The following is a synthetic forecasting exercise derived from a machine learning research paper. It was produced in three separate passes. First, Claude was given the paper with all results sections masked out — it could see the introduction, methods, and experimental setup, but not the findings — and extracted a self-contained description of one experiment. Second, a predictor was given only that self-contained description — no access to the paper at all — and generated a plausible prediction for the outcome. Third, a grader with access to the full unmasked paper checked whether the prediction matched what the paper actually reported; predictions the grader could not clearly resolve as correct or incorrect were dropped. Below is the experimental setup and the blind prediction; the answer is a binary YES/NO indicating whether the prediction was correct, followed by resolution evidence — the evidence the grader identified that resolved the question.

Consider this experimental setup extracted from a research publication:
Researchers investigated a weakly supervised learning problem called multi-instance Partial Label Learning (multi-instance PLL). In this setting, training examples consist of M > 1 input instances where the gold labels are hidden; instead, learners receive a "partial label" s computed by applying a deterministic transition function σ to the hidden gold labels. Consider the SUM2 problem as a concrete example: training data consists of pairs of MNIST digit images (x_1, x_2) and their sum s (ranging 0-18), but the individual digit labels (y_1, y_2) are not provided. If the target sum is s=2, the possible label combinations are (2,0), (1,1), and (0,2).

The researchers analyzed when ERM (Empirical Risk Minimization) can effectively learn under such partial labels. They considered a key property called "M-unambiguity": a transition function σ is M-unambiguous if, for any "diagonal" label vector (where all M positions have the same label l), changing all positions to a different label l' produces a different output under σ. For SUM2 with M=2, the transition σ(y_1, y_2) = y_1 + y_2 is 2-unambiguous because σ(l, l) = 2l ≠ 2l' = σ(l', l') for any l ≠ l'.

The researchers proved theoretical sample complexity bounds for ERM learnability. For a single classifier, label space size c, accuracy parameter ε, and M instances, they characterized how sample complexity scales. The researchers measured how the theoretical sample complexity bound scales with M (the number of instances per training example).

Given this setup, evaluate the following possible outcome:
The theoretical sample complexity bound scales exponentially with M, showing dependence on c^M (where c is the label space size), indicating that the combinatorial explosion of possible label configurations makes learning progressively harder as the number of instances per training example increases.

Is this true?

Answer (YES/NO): YES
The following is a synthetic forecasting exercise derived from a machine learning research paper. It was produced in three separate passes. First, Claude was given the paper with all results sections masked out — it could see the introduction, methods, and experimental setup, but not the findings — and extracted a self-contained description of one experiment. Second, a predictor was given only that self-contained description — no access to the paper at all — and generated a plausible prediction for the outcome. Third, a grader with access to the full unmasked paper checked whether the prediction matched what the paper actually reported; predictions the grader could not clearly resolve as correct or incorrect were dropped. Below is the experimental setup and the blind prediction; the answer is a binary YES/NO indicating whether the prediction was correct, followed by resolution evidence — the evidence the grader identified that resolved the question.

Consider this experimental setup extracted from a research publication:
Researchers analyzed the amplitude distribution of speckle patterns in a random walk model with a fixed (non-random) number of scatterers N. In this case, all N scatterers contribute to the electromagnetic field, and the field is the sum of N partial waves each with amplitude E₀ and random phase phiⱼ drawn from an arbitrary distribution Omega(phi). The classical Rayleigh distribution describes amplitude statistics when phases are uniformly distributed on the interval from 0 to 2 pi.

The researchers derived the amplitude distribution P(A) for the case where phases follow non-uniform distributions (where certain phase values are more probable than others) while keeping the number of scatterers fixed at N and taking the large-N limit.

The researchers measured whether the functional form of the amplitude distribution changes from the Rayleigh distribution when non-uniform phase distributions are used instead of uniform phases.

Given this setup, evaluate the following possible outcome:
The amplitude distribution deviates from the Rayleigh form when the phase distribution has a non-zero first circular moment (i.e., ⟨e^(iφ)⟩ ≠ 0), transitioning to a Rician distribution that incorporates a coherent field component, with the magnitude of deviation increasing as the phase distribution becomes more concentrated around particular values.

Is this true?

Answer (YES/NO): NO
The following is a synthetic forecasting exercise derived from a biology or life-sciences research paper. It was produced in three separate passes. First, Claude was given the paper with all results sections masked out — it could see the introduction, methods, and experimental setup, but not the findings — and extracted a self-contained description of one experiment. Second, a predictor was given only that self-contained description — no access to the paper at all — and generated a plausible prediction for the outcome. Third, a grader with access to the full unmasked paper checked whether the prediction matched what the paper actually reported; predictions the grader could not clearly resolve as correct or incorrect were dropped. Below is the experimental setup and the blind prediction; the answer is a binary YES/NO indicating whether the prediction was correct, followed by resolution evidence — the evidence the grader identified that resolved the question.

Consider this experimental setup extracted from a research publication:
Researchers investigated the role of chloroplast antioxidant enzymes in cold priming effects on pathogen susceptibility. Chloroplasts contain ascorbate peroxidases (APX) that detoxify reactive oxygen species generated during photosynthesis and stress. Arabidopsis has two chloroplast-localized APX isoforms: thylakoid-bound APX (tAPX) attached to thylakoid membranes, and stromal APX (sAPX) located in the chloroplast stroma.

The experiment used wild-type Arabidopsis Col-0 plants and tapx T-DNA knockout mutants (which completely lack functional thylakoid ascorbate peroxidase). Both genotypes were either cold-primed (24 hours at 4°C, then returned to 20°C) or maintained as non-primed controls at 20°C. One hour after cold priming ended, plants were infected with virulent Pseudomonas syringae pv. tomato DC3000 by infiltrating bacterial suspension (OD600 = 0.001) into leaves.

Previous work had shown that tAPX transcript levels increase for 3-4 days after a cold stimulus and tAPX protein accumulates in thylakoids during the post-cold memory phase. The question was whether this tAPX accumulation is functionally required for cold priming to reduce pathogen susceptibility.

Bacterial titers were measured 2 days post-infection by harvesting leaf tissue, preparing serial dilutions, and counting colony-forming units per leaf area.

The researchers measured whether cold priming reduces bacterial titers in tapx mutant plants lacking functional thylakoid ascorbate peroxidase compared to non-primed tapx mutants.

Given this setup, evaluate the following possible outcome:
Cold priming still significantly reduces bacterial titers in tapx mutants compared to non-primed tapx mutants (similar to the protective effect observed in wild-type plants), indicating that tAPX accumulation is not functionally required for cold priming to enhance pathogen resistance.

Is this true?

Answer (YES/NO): NO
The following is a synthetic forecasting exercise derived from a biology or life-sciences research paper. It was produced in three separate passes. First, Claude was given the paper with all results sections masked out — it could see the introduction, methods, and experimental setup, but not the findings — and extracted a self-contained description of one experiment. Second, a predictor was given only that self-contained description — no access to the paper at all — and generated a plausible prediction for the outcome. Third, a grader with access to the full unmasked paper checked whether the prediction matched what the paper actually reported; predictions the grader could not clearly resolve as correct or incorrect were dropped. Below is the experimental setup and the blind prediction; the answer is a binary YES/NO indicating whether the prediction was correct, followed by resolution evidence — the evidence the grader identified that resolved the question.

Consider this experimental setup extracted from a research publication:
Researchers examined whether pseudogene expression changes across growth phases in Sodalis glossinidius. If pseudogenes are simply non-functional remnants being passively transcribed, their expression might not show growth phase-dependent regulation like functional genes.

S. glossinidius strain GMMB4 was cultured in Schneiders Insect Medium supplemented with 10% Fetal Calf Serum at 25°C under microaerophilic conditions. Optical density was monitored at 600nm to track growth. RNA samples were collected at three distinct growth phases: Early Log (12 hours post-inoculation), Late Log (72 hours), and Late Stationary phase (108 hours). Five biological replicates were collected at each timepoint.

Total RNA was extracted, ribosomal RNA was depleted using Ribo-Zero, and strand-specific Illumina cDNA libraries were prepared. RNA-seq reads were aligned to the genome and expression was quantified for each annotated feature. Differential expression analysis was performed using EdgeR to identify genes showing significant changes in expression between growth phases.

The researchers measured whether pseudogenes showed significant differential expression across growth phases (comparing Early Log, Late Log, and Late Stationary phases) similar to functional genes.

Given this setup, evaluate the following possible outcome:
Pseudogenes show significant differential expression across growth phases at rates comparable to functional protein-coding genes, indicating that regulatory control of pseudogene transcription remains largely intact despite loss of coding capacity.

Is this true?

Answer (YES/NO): NO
━━━
Look over the entries above. Copy every line that contains the word "hours".

▶ [Worked solution]
The experiment used wild-type Arabidopsis Col-0 plants and tapx T-DNA knockout mutants (which completely lack functional thylakoid ascorbate peroxidase). Both genotypes were either cold-primed (24 hours at 4°C, then returned to 20°C) or maintained as non-primed controls at 20°C. One hour after cold priming ended, plants were infected with virulent Pseudomonas syringae pv. tomato DC3000 by infiltrating bacterial suspension (OD600 = 0.001) into leaves.
S. glossinidius strain GMMB4 was cultured in Schneiders Insect Medium supplemented with 10% Fetal Calf Serum at 25°C under microaerophilic conditions. Optical density was monitored at 600nm to track growth. RNA samples were collected at three distinct growth phases: Early Log (12 hours post-inoculation), Late Log (72 hours), and Late Stationary phase (108 hours). Five biological replicates were collected at each timepoint.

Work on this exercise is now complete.